_Document section_
[Start of section]

COPYing data to a table with an IDENTITY column, where the column's value
isn't specified in the copied input, fails because COPY attempts to insert a
NULL value for the column:

test=# CREATE TABLE identity_test (id bigint GENERATED ALWAYS AS IDENTITY,
name text);
test=# COPY identity_test (name) FROM STDIN;
Enter data to be copied followed by a newline.
End with a backslash and a period on a line by itself, or an EOF signal.
>> foo
>> \.
ERROR:  null value in column "id" violates not-null constraint
DETAIL:  Failing row contains (null, foo).
CONTEXT:  COPY identity_test, line 1: "foo"

Compare this with a serial column:

test=# CREATE TABLE serial_test (id bigserial, name text);
test=# COPY serial_test (name) FROM STDIN;
Enter data to be copied followed by a newline.
End with a backslash and a period on a line by itself, or an EOF signal.
>> foo
>> \.
COPY 1


test=# \d identity_test
                     Table "public.identity_test"
 Column |  Type  | Collation | Nullable |           Default
--------+--------+-----------+----------+------------------------------
 id     | bigint |           | not null | generated always as identity
 name   | text   |           |          |

test=# \d serial_test
                            Table "public.serial_test"
 Column |  Type  | Collation | Nullable |                 Default
--------+--------+-----------+----------+-----------------------------------------
 id     | bigint |           | not null |
nextval('serial_test_id_seq'::regclass)

[End of section]

_Work task 1_
Rewrite the paragraph in the COPY excerpt that begins "COPYing data to a table" in a single shorter sentence that keeps its main facts.
_Work task 2_
Reproduce the stretch of the COPY excerpt from "COPYing data to" through "contains (null, foo)." without changing a character.

_Source data_

[Start of section]

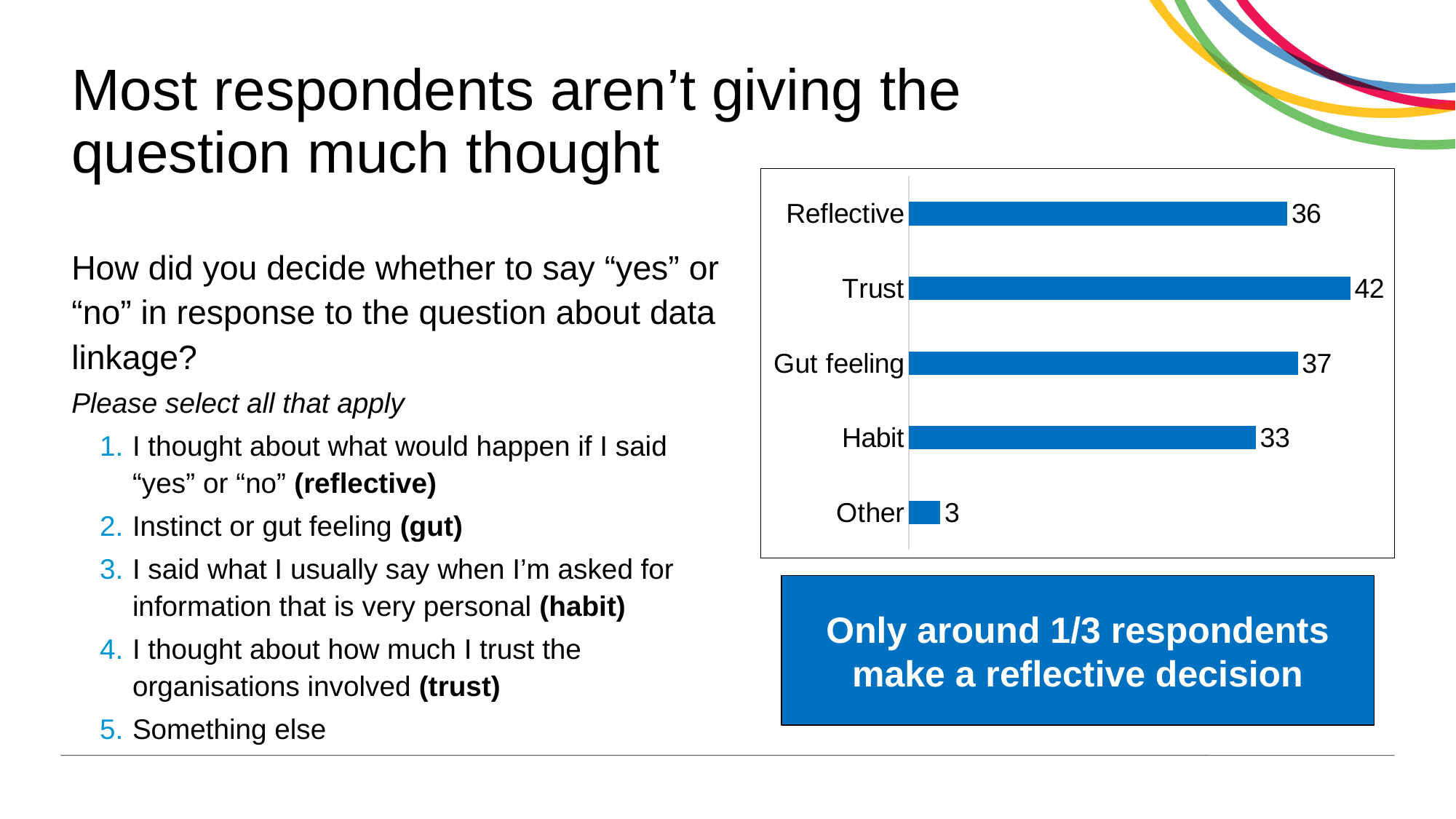
What kind of chart is shown on the slide? Bar chart What is the value for Other? 3 What colour are the bars in the chart? Blue Which category has the highest value? Trust What is the value for Reflective? 36 What is the value for Trust? 42 What is the difference between the values for Gut feeling and Reflective? 1 What is the difference between the values for Trust and Habit? 9 How many categories are shown in the chart? 5 Which is larger, the value for Habit or the value for Reflective? Reflective What is the value for Habit? 33 Which category has the lowest value? Other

[End of section]

_Written reply 1_
COPY into a table with an IDENTITY column fails when the input leaves out that column's value, because COPY tries to insert NULL into it.

_Written reply 2_
COPYing data to a table with an IDENTITY column, where the column's value
isn't specified in the copied input, fails because COPY attempts to insert a
NULL value for the column:

test=# CREATE TABLE identity_test (id bigint GENERATED ALWAYS AS IDENTITY,
name text);
test=# COPY identity_test (name) FROM STDIN;
Enter data to be copied followed by a newline.
End with a backslash and a period on a line by itself, or an EOF signal.
>> foo
>> \.
ERROR:  null value in column "id" violates not-null constraint
DETAIL:  Failing row contains (null, foo).